スタイル確立と第一次世界大戦
出典: フリー百科事典『ウィキペディア(Wikipedia)』 (2022/04/28 13:37 UTC 版)
「バルトーク・ベーラ」の記事における「スタイル確立と第一次世界大戦」の解説
1909年、ツィーグレル・マールタ(Ziegler Márta)と結婚。翌1910年には長男ベーラ(バルトーク・ジュニア)が生まれる。この年、フレデリック・ディーリアスと知り合い、彼の作品の影響も受ける。 1911年、ただ1つのオペラとなった《青ひげ公の城》を書き、ハンガリー芸術委員会賞のために提出したが、演奏不可能という事で拒絶された。結局この曲は1918年まで演奏されなかった。当時バルトークは、政治的見解から台本の作家バラージュ・ベーラの名を伏せるように政府より圧力をかけられていたが、これを拒否し、同時に自身の作品がなかなか顧みられない現状に疲れてしまい、ピアノ科教授以外の公的な立場から身を引いた。その後の人生でバルトークは民謡への愛着は別として、ハンガリー政府や組織とは深く関わらないようにしている。芸術委員会賞に失望した後2、3年の間、作曲をせず、民謡の収集と整理に集中していた。 1914年、第一次世界大戦の勃発により、民謡の収集活動が難しくなったため作曲活動に戻り、1914年から16年にかけてバレエ音楽《かかし王子》、1915年から17年には《弦楽四重奏曲第2番》を書いている(採集活動自体は1918年まで行っている)。1918年には《かかし王子》の初演が成功し、ある程度国際的な名声を得た。引き続き《青ひげ公の城》が初演される。同年、レンジェル・メニヘールトの台本によるパントマイム《中国の不思議な役人》の作曲を開始する。1919年に成立したハンガリー評議会共和国では、教育人民委員から任命を受けた4人から構成される音楽生活指導部に参加した。しかし第1次世界大戦で敗戦国となったハンガリーはトリアノン条約による国土の大幅な縮小、更にハンガリー評議会共和国に関わったことでその後の政治の混乱に巻き込まれ、ピアニストや民俗音楽の研究家としての名声が高まるのとは裏腹に、本人としては不本意な時期が続く。 1921年から22年にかけてヴァイオリンのためのソナタを2つ書き、イェリー・ダラーニのヴァイオリンと自らのピアノで初演。

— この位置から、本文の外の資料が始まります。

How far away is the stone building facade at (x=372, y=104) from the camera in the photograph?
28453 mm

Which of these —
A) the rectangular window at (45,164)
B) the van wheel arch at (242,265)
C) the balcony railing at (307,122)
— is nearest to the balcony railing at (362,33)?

更に彼女に同行してイギリスやフランスで演奏旅行を行う(この際、モーリス・ラヴェルやストラヴィンスキーと会っている)。これはそれまでに作曲した中で和声上、構成上最も複雑な作品である。また民謡的要素を自分の作品の中で生かすということに自信を深めたのか、それまで編曲作品と自作を区別するために付けていた作品番号を、ソナタ第1番の出版譜からは付けなくなった。